Students differ on how Mashantuckets are perceived by classmates
By Georgina Gustin
Published on 5/26/2001
Years ago, before Foxwoods Resort Casino rose like Oz from the woods of Ledyard, nobody paid much attention to the "rez kids," as students call them. But now, it's a different story, they say.
"If you're not Mashantucket, you're not popular," said one student, smoking a cigarette after school Friday afternoon. "They rule the school."
Other students say such an assessment is a little melodramatic, but even they concede that their Mashantucket heritage has lifted tribal kids a few rungs up the high school social ladder.
"Now girls want to date them because they're Pequot," said one junior, sitting outside the school Friday. "Because they have money."
The same student also said that many students and faculty find the Mashantucket Pequot students threatening. "If I hit her and we're in the hallway," the student said, pointing to another girl beside her, "a teacher would probably say 'cut it out' and move on. ... Teachers and administrators expect trouble from these kids, so they might have had their defenses up."

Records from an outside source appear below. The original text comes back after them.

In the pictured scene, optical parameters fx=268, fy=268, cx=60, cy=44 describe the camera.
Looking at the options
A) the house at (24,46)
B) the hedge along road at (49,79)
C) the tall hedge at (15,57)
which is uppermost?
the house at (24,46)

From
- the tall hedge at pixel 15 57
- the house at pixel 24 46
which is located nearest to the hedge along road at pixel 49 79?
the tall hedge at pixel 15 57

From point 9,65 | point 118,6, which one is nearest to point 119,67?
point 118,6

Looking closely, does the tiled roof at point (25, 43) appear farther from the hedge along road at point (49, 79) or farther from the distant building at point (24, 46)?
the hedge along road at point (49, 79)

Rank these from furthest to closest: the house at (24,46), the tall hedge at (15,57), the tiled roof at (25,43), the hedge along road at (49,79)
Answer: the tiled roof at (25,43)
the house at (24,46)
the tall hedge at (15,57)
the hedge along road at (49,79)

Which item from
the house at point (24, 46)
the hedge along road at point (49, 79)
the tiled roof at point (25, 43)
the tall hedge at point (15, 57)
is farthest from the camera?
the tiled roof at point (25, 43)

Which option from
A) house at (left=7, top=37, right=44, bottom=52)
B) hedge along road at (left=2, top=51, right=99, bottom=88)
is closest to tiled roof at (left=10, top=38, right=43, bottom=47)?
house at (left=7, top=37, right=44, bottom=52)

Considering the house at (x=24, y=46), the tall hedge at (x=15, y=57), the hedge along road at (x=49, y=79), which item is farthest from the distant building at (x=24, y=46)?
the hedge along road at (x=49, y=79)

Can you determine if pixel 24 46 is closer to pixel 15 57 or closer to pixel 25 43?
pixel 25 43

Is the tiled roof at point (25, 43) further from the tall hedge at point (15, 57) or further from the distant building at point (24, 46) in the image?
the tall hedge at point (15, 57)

Another student said Kilgore —a basketball player who friends call C.J. — and Reels have been singled out by the school's youth officers. Their assault on the officer might just have been an outburst of intense frustration, she said.
"Derrik and Calvin feel that school is very discriminatory," she said. "If you have a white kid walking down the hall, and C.J. walking down the hall, they'll stop C.J. and ask for a pass before they stop the white kid. ... If they see him, they make sure they know where he's going.
"Yeah, they get sent to the office a lot," the student added, "but so do a lot of kids."
The police, however, say that there presence in the school and their enforcement efforts have been even-handed.
"I think that the fact that they're Chinese, or African-American or Mashantucket had nothing to do with this," said Ledyard's resident state trooper, Kenneth Olsen.
Comment: The stereotypes here include the idea that the Pequot kids are different because they're rich or because they're Indians.